I have spent the past few weeks reflecting on my life and I am stronger than I ever imagined, I managed to go back to work, spend time alone in my flat and even went on a date. I am not broken from the relationship, I have just been knocked. It has knocked my confiedence and I find myself questionning what was wrong with me (am I not pretty enough, am I too skinny, was I really that boring…) but in reality I am fine, I am me and I cannot change that to try in order keep a broken relationship together.
It would have been easy to have finished Uni or my TC and moved back to Norfolk to set up a life with Mike. Maybe we would have a house by now and be settled but that was never who I was and I honestly don’t believe it is who is he. He needs to see the world and I need to focus on my career.
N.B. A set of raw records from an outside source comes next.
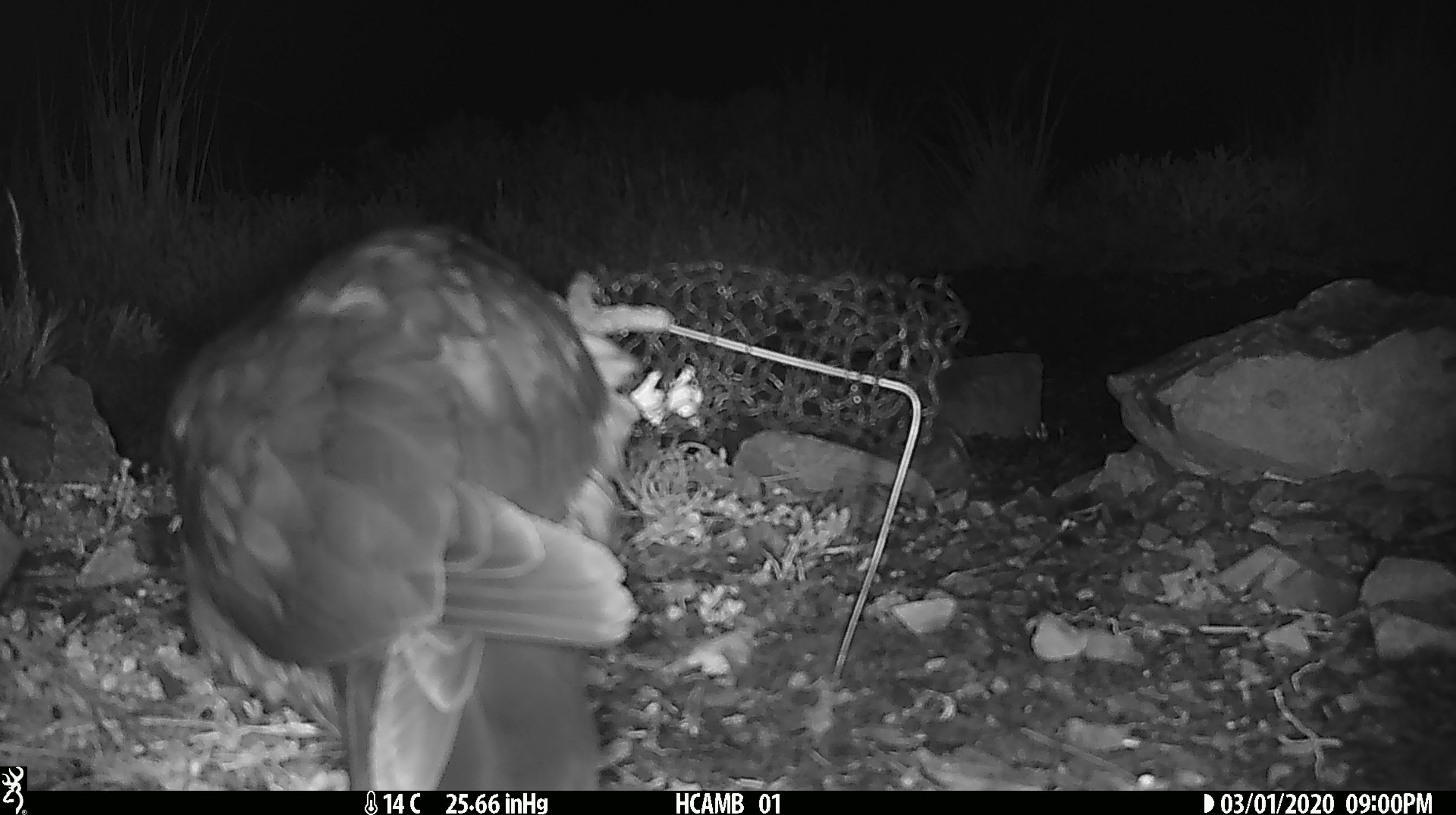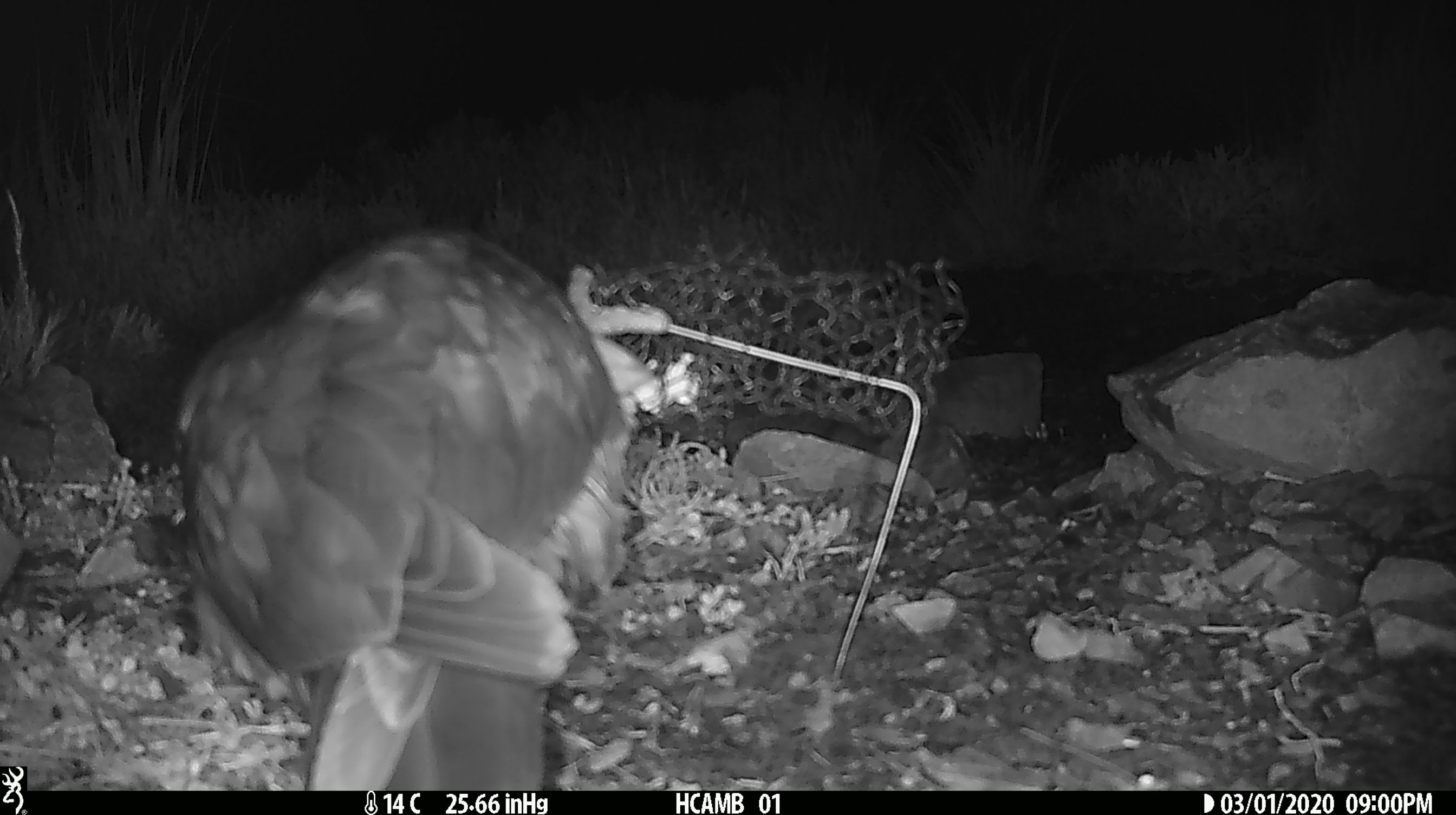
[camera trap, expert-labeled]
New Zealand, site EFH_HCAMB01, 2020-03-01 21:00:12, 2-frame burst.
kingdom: Animalia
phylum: Chordata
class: Aves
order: Psittaciformes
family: Strigopidae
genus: Nestor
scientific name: Nestor notabilis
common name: kea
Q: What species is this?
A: Kea (Nestor notabilis).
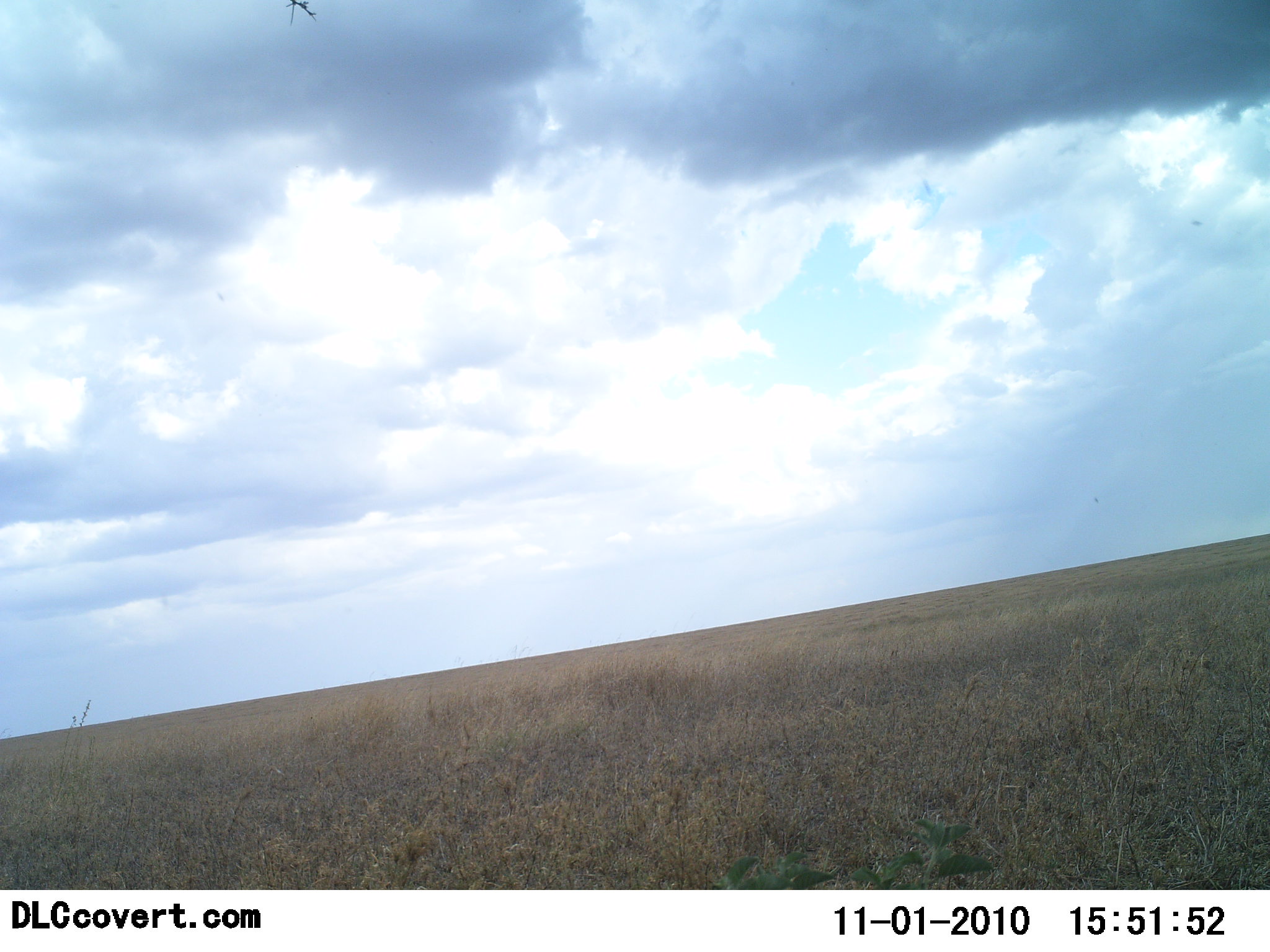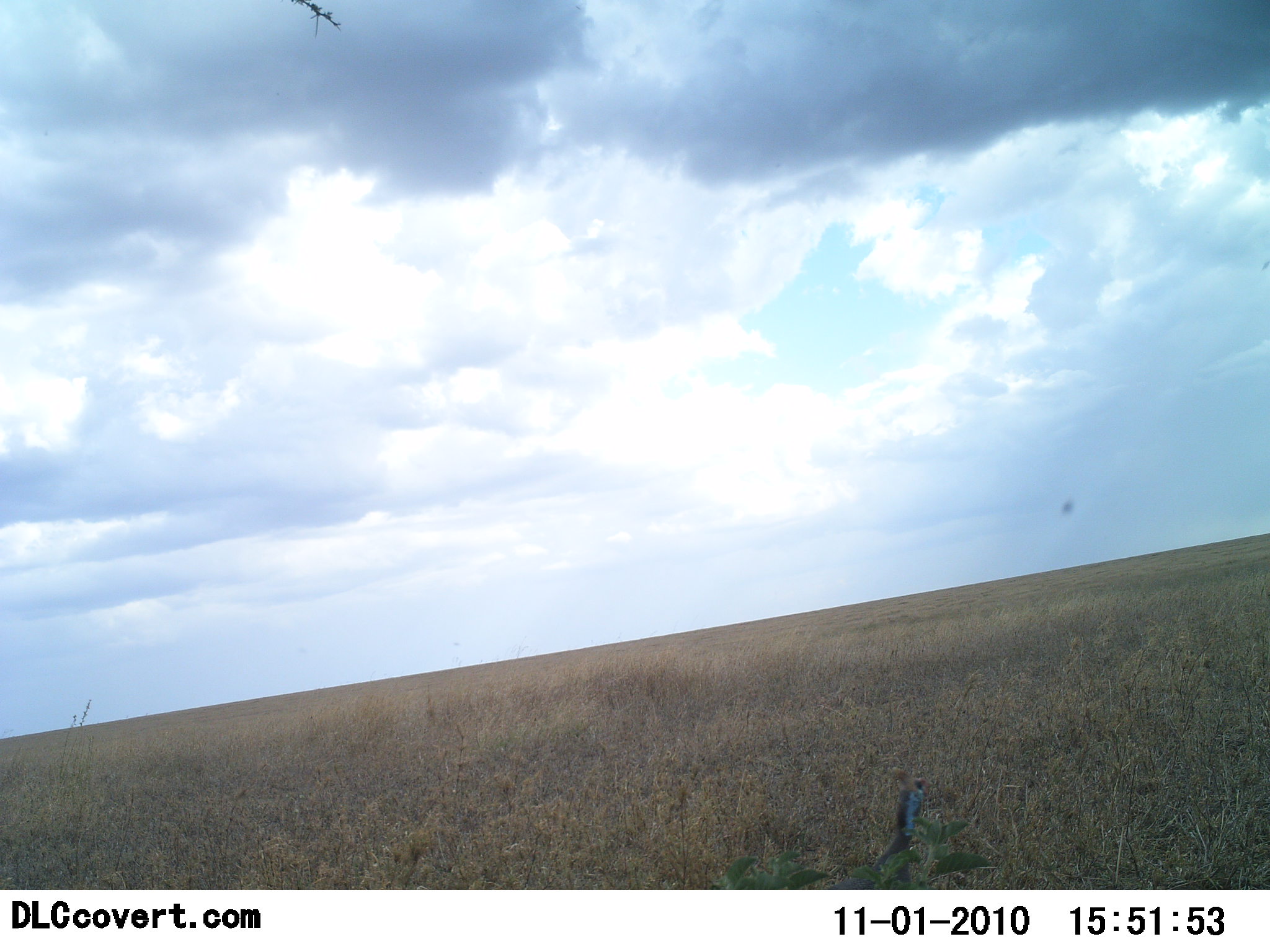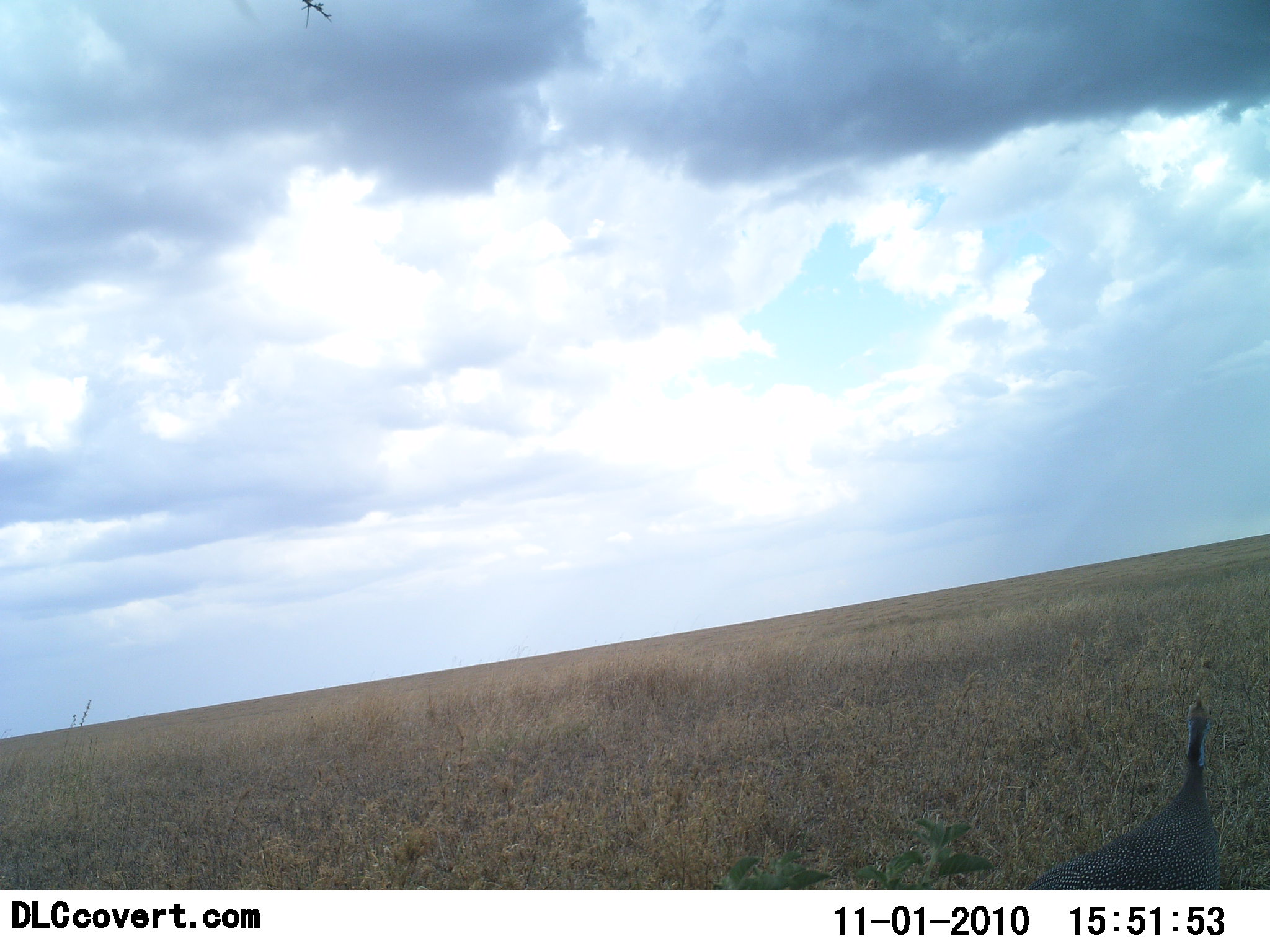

As he keeps telling me ‘these things happen’ and he is right.
For now, I am going to enjoy this time in my life where I am alone. I am slowly approaching 30 and most people don’t have these years to discover who they are. I am going to work hard to make my career a success… I didn’t push myself through Uni, Law School, hundreds of TC applications to just give up now. I am going to focus on friends, friends which maybe I have neglected a bit over the past 4 years, friends who understand what it is like to be me. I am going to meet people, people with different interests than mine to grow my understanding and my mind, I am going to read to broaden my horizons and I will travel. I may not have the same aspirations to see the world as Mike but I want to see it in my own way.
Things are hard at the moment and I cannot pretend that I don’t find myself alone crying sometimes, but I know things will get better. Mike & I didn’t work as a couple but I hope one day, we will be friends, best friends. We have so much in common and I love him so much that I cannot imagine my whole life without him. I am gratful for all he taught me, and it was a lot. I would not have coped this well in this situation 4 years ago. He made the move to London easier and encouraged every aspect of my life, for which I am forever greatful.